For Ryzen and x570 part of the USB ports come directly off the CPU and partly they come from the chipset but with x4 Gen4 lanes going to it, you have lots and lots of bandwidth to play with so it’s not going to slow down very soon. Just try to spread the drives over the available root bridges and you should be perfectly fine, especially for farming which is a low workload anyway. :slight_smile:

1 Like

Very very fast single threaded CPU. My i9-9900ks does 4.5 hours to NVME SSD!

5 Likes

^^^^ This
I’m finding clock speed to be the biggest gain on plot times. Obviously more cores can give you more Tb per day, but core clock is where it’s at for speed per plot.

2 Likes

Have you tried using AS SSD Benchmark?

If you run it once on each drive, then run multiple copies of it simultaneously on all drives you can see if they are bottlenecking each other.

I did this with my motherboard that has 2 x NVME slots and noticed that they share the same lane.
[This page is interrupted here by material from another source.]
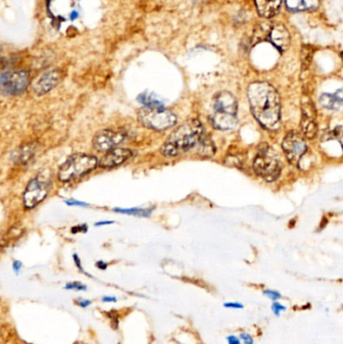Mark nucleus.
I'll return each instance as SVG.
<instances>
[{"instance_id":"obj_26","label":"nucleus","mask_w":343,"mask_h":344,"mask_svg":"<svg viewBox=\"0 0 343 344\" xmlns=\"http://www.w3.org/2000/svg\"><path fill=\"white\" fill-rule=\"evenodd\" d=\"M66 204L68 206H88L87 204H84V202H78V200H66Z\"/></svg>"},{"instance_id":"obj_18","label":"nucleus","mask_w":343,"mask_h":344,"mask_svg":"<svg viewBox=\"0 0 343 344\" xmlns=\"http://www.w3.org/2000/svg\"><path fill=\"white\" fill-rule=\"evenodd\" d=\"M138 102L141 103L144 107L147 108H160L164 107L163 103L159 101L157 98H155L154 95L152 94H147V93H142L138 96L137 98Z\"/></svg>"},{"instance_id":"obj_8","label":"nucleus","mask_w":343,"mask_h":344,"mask_svg":"<svg viewBox=\"0 0 343 344\" xmlns=\"http://www.w3.org/2000/svg\"><path fill=\"white\" fill-rule=\"evenodd\" d=\"M50 192V182L48 180L38 176L32 178L24 192V206L26 208H34L40 204Z\"/></svg>"},{"instance_id":"obj_25","label":"nucleus","mask_w":343,"mask_h":344,"mask_svg":"<svg viewBox=\"0 0 343 344\" xmlns=\"http://www.w3.org/2000/svg\"><path fill=\"white\" fill-rule=\"evenodd\" d=\"M240 337L244 344H254V339L248 333H242Z\"/></svg>"},{"instance_id":"obj_6","label":"nucleus","mask_w":343,"mask_h":344,"mask_svg":"<svg viewBox=\"0 0 343 344\" xmlns=\"http://www.w3.org/2000/svg\"><path fill=\"white\" fill-rule=\"evenodd\" d=\"M138 120L144 127L157 131L169 129L178 122L176 114L164 107H143L138 111Z\"/></svg>"},{"instance_id":"obj_15","label":"nucleus","mask_w":343,"mask_h":344,"mask_svg":"<svg viewBox=\"0 0 343 344\" xmlns=\"http://www.w3.org/2000/svg\"><path fill=\"white\" fill-rule=\"evenodd\" d=\"M314 113H304L302 112V119H301V129L303 135L308 139L315 138L318 128L315 122Z\"/></svg>"},{"instance_id":"obj_30","label":"nucleus","mask_w":343,"mask_h":344,"mask_svg":"<svg viewBox=\"0 0 343 344\" xmlns=\"http://www.w3.org/2000/svg\"><path fill=\"white\" fill-rule=\"evenodd\" d=\"M76 302H78V306H82V307H87V306H89V305L92 303V302L89 301V300H82V299H80V300H78Z\"/></svg>"},{"instance_id":"obj_12","label":"nucleus","mask_w":343,"mask_h":344,"mask_svg":"<svg viewBox=\"0 0 343 344\" xmlns=\"http://www.w3.org/2000/svg\"><path fill=\"white\" fill-rule=\"evenodd\" d=\"M132 156V152L126 148H114L108 151L99 162V165L104 168H111L119 166Z\"/></svg>"},{"instance_id":"obj_29","label":"nucleus","mask_w":343,"mask_h":344,"mask_svg":"<svg viewBox=\"0 0 343 344\" xmlns=\"http://www.w3.org/2000/svg\"><path fill=\"white\" fill-rule=\"evenodd\" d=\"M87 232V226H86L84 224H82V226L72 228V232L76 234V232Z\"/></svg>"},{"instance_id":"obj_4","label":"nucleus","mask_w":343,"mask_h":344,"mask_svg":"<svg viewBox=\"0 0 343 344\" xmlns=\"http://www.w3.org/2000/svg\"><path fill=\"white\" fill-rule=\"evenodd\" d=\"M99 165L96 156L91 154H76L70 156L60 168L58 180L68 182L90 174Z\"/></svg>"},{"instance_id":"obj_13","label":"nucleus","mask_w":343,"mask_h":344,"mask_svg":"<svg viewBox=\"0 0 343 344\" xmlns=\"http://www.w3.org/2000/svg\"><path fill=\"white\" fill-rule=\"evenodd\" d=\"M269 38L271 42L280 50L284 52L290 44V34L288 30L283 24H278L272 28Z\"/></svg>"},{"instance_id":"obj_9","label":"nucleus","mask_w":343,"mask_h":344,"mask_svg":"<svg viewBox=\"0 0 343 344\" xmlns=\"http://www.w3.org/2000/svg\"><path fill=\"white\" fill-rule=\"evenodd\" d=\"M282 147L288 161L292 165H298L307 151V144L302 135L293 131L289 132L284 137Z\"/></svg>"},{"instance_id":"obj_14","label":"nucleus","mask_w":343,"mask_h":344,"mask_svg":"<svg viewBox=\"0 0 343 344\" xmlns=\"http://www.w3.org/2000/svg\"><path fill=\"white\" fill-rule=\"evenodd\" d=\"M282 0H256V6L264 18H273L280 10Z\"/></svg>"},{"instance_id":"obj_24","label":"nucleus","mask_w":343,"mask_h":344,"mask_svg":"<svg viewBox=\"0 0 343 344\" xmlns=\"http://www.w3.org/2000/svg\"><path fill=\"white\" fill-rule=\"evenodd\" d=\"M272 310H273V312L276 315H280V313L282 311L286 310V307L284 305H282L281 303H279V302H274V304L272 305Z\"/></svg>"},{"instance_id":"obj_11","label":"nucleus","mask_w":343,"mask_h":344,"mask_svg":"<svg viewBox=\"0 0 343 344\" xmlns=\"http://www.w3.org/2000/svg\"><path fill=\"white\" fill-rule=\"evenodd\" d=\"M60 72L58 70H52L44 72L32 84V89L36 94L42 96L50 92L60 80Z\"/></svg>"},{"instance_id":"obj_2","label":"nucleus","mask_w":343,"mask_h":344,"mask_svg":"<svg viewBox=\"0 0 343 344\" xmlns=\"http://www.w3.org/2000/svg\"><path fill=\"white\" fill-rule=\"evenodd\" d=\"M248 97L252 112L259 123L269 130H275L280 125L281 105L278 92L273 86L265 82L250 84Z\"/></svg>"},{"instance_id":"obj_32","label":"nucleus","mask_w":343,"mask_h":344,"mask_svg":"<svg viewBox=\"0 0 343 344\" xmlns=\"http://www.w3.org/2000/svg\"><path fill=\"white\" fill-rule=\"evenodd\" d=\"M96 266H97L99 269H101V270H105V269L107 268V264L104 263V262H102V261L98 262V263L96 264Z\"/></svg>"},{"instance_id":"obj_20","label":"nucleus","mask_w":343,"mask_h":344,"mask_svg":"<svg viewBox=\"0 0 343 344\" xmlns=\"http://www.w3.org/2000/svg\"><path fill=\"white\" fill-rule=\"evenodd\" d=\"M34 149H32V148H28V147H26V148H22V150H20V153L18 154V158L20 159V161L22 162H26V160H28L32 155H34Z\"/></svg>"},{"instance_id":"obj_27","label":"nucleus","mask_w":343,"mask_h":344,"mask_svg":"<svg viewBox=\"0 0 343 344\" xmlns=\"http://www.w3.org/2000/svg\"><path fill=\"white\" fill-rule=\"evenodd\" d=\"M224 307L226 308H234V309H240L244 306L240 303H236V302H230V303H224Z\"/></svg>"},{"instance_id":"obj_28","label":"nucleus","mask_w":343,"mask_h":344,"mask_svg":"<svg viewBox=\"0 0 343 344\" xmlns=\"http://www.w3.org/2000/svg\"><path fill=\"white\" fill-rule=\"evenodd\" d=\"M226 340H228V344H240V339H238L236 336H234V335L228 336V337H226Z\"/></svg>"},{"instance_id":"obj_22","label":"nucleus","mask_w":343,"mask_h":344,"mask_svg":"<svg viewBox=\"0 0 343 344\" xmlns=\"http://www.w3.org/2000/svg\"><path fill=\"white\" fill-rule=\"evenodd\" d=\"M66 289H68V290H78V291L82 290V291H84L86 289H87V287H86L82 284H80V283H78V282H74V283L66 284Z\"/></svg>"},{"instance_id":"obj_33","label":"nucleus","mask_w":343,"mask_h":344,"mask_svg":"<svg viewBox=\"0 0 343 344\" xmlns=\"http://www.w3.org/2000/svg\"><path fill=\"white\" fill-rule=\"evenodd\" d=\"M102 301H104V302H115V301H116V298H115V297L106 296V297H103V298H102Z\"/></svg>"},{"instance_id":"obj_19","label":"nucleus","mask_w":343,"mask_h":344,"mask_svg":"<svg viewBox=\"0 0 343 344\" xmlns=\"http://www.w3.org/2000/svg\"><path fill=\"white\" fill-rule=\"evenodd\" d=\"M115 212L123 214H129V216H148L152 210L151 208H114Z\"/></svg>"},{"instance_id":"obj_1","label":"nucleus","mask_w":343,"mask_h":344,"mask_svg":"<svg viewBox=\"0 0 343 344\" xmlns=\"http://www.w3.org/2000/svg\"><path fill=\"white\" fill-rule=\"evenodd\" d=\"M194 148H198L200 154L208 156L216 151L214 145L204 133L202 123L198 119L188 120L180 126L167 138L161 152L166 157H176Z\"/></svg>"},{"instance_id":"obj_16","label":"nucleus","mask_w":343,"mask_h":344,"mask_svg":"<svg viewBox=\"0 0 343 344\" xmlns=\"http://www.w3.org/2000/svg\"><path fill=\"white\" fill-rule=\"evenodd\" d=\"M286 6L293 12L313 10L319 6V0H286Z\"/></svg>"},{"instance_id":"obj_5","label":"nucleus","mask_w":343,"mask_h":344,"mask_svg":"<svg viewBox=\"0 0 343 344\" xmlns=\"http://www.w3.org/2000/svg\"><path fill=\"white\" fill-rule=\"evenodd\" d=\"M252 167L256 174L267 182H275L281 174L280 159L277 153L267 144H262L259 147Z\"/></svg>"},{"instance_id":"obj_3","label":"nucleus","mask_w":343,"mask_h":344,"mask_svg":"<svg viewBox=\"0 0 343 344\" xmlns=\"http://www.w3.org/2000/svg\"><path fill=\"white\" fill-rule=\"evenodd\" d=\"M214 113L210 116L212 125L218 130H230L238 123V103L232 94L222 91L216 94L212 101Z\"/></svg>"},{"instance_id":"obj_31","label":"nucleus","mask_w":343,"mask_h":344,"mask_svg":"<svg viewBox=\"0 0 343 344\" xmlns=\"http://www.w3.org/2000/svg\"><path fill=\"white\" fill-rule=\"evenodd\" d=\"M20 268H22V263L18 262V261H16V262L14 263V272H16V273H18L20 270Z\"/></svg>"},{"instance_id":"obj_17","label":"nucleus","mask_w":343,"mask_h":344,"mask_svg":"<svg viewBox=\"0 0 343 344\" xmlns=\"http://www.w3.org/2000/svg\"><path fill=\"white\" fill-rule=\"evenodd\" d=\"M320 104L325 109L336 110L343 105V102L336 96V94H323L320 97Z\"/></svg>"},{"instance_id":"obj_23","label":"nucleus","mask_w":343,"mask_h":344,"mask_svg":"<svg viewBox=\"0 0 343 344\" xmlns=\"http://www.w3.org/2000/svg\"><path fill=\"white\" fill-rule=\"evenodd\" d=\"M264 295H265L266 297H268L269 299L274 300V301H276V300H278V299L281 298V294L278 293L277 291H273V290H266V291L264 292Z\"/></svg>"},{"instance_id":"obj_21","label":"nucleus","mask_w":343,"mask_h":344,"mask_svg":"<svg viewBox=\"0 0 343 344\" xmlns=\"http://www.w3.org/2000/svg\"><path fill=\"white\" fill-rule=\"evenodd\" d=\"M332 136L338 140V142L340 143V145L343 147V128L341 127H337L333 132H332Z\"/></svg>"},{"instance_id":"obj_10","label":"nucleus","mask_w":343,"mask_h":344,"mask_svg":"<svg viewBox=\"0 0 343 344\" xmlns=\"http://www.w3.org/2000/svg\"><path fill=\"white\" fill-rule=\"evenodd\" d=\"M126 139V134L120 131L103 130L96 134L93 139V147L98 152H108L118 145H120Z\"/></svg>"},{"instance_id":"obj_7","label":"nucleus","mask_w":343,"mask_h":344,"mask_svg":"<svg viewBox=\"0 0 343 344\" xmlns=\"http://www.w3.org/2000/svg\"><path fill=\"white\" fill-rule=\"evenodd\" d=\"M2 91L6 95H20L24 93L30 84V74L24 70H10L2 72Z\"/></svg>"},{"instance_id":"obj_34","label":"nucleus","mask_w":343,"mask_h":344,"mask_svg":"<svg viewBox=\"0 0 343 344\" xmlns=\"http://www.w3.org/2000/svg\"><path fill=\"white\" fill-rule=\"evenodd\" d=\"M113 224V222H109V220H105V222H96L95 226H106V224Z\"/></svg>"}]
</instances>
Using an adapter to put one of the NVME’s in a PCI-Express slot doubled the speed of both drives when running simultaneously.

This is why a lot of people say that raid NVME’s offered no performance boost to them, they do not realise the underlying bottleneck in the motherboard design.

2 Likes

6Gbps per channel. Motherboards frequently put two SATA ports per channel. Which are, as you stated, run through a common PCIe x4 link with all the other peripheral IO, which on Intel chipset would be the DMI and on AMD the uh… forget… too lazy to look it up. You get the idea. You’re absolutely correct, there is just a nuance to the statement of “6Gbps”
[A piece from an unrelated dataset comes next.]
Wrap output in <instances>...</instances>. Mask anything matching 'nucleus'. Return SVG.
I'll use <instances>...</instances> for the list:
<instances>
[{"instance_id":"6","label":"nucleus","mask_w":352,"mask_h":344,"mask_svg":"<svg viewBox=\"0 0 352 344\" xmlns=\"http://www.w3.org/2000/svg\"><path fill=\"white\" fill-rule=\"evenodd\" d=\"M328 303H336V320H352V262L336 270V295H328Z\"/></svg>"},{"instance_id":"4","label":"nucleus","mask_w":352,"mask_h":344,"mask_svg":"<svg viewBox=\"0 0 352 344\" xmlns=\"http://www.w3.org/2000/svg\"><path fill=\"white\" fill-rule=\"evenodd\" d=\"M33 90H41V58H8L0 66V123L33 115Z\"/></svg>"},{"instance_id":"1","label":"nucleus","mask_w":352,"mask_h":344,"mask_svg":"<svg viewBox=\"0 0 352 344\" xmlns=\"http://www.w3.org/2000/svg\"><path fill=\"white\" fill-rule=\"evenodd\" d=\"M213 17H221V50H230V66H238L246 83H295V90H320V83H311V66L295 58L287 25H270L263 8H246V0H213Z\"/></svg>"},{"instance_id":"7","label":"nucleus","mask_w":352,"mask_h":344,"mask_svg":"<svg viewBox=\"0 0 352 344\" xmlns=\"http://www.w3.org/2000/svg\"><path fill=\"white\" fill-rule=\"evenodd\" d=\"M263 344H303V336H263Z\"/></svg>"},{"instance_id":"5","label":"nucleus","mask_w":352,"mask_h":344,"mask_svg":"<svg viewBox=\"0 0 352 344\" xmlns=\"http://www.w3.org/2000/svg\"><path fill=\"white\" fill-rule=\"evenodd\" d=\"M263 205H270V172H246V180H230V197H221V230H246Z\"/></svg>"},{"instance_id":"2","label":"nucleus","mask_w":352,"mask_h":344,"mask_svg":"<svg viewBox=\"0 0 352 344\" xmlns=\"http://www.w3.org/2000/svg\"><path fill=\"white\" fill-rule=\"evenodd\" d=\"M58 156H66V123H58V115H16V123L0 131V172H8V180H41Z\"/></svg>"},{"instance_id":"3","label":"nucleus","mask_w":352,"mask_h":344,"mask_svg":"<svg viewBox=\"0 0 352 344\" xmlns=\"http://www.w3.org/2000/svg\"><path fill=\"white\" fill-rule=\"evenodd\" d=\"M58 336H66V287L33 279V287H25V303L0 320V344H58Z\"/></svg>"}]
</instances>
Yep. I overclocked my CPU to ridiculously high unstable levels, and it cranked through a plot straight to RAM disk lickety spit, but… I get more plots per day out of parallel plotting to SSD on lower clock speeds that doesn’t turn my workstation in to a toaster oven capable of creating delicious pizza.

5 Likes

But I love pizza :’(

Yeah, this is the way to go, more fairly fast storage space and then reducing down to 1 thread per plot using a fast single-core performance (5ghz+). It seems to work very well here, I just wish I had more fast storage haha

I think some old dual Xeon servers (3.5ghz+, 48 threads) could seriously rip through plotting if they were paired up with some fairly fast raided SSD’s (10tb+??).

I am currently running 30 plots in parallel, 4 threads per plot, staggered at 20 minute intervals at around 3GHz across 8x NVMe SSD in RAID0. So far it is doing pretty well, though I am still tuning and tweaking the plotting process. 30 parallel plots means the workstation is still usable and I can get my daily work done, or play Diablo III whenever I feel like it.

Damn, what you using that has 120 threads???

Only phase 1 makes use of multiple threads. Phases 2-4 are single threaded and those other threads are sitting idle (i.e. not using a core). So with proper phasing one can actually run seemingly more threads than cores/hypercores since only those processes in phase one will be trying to use more than one thread.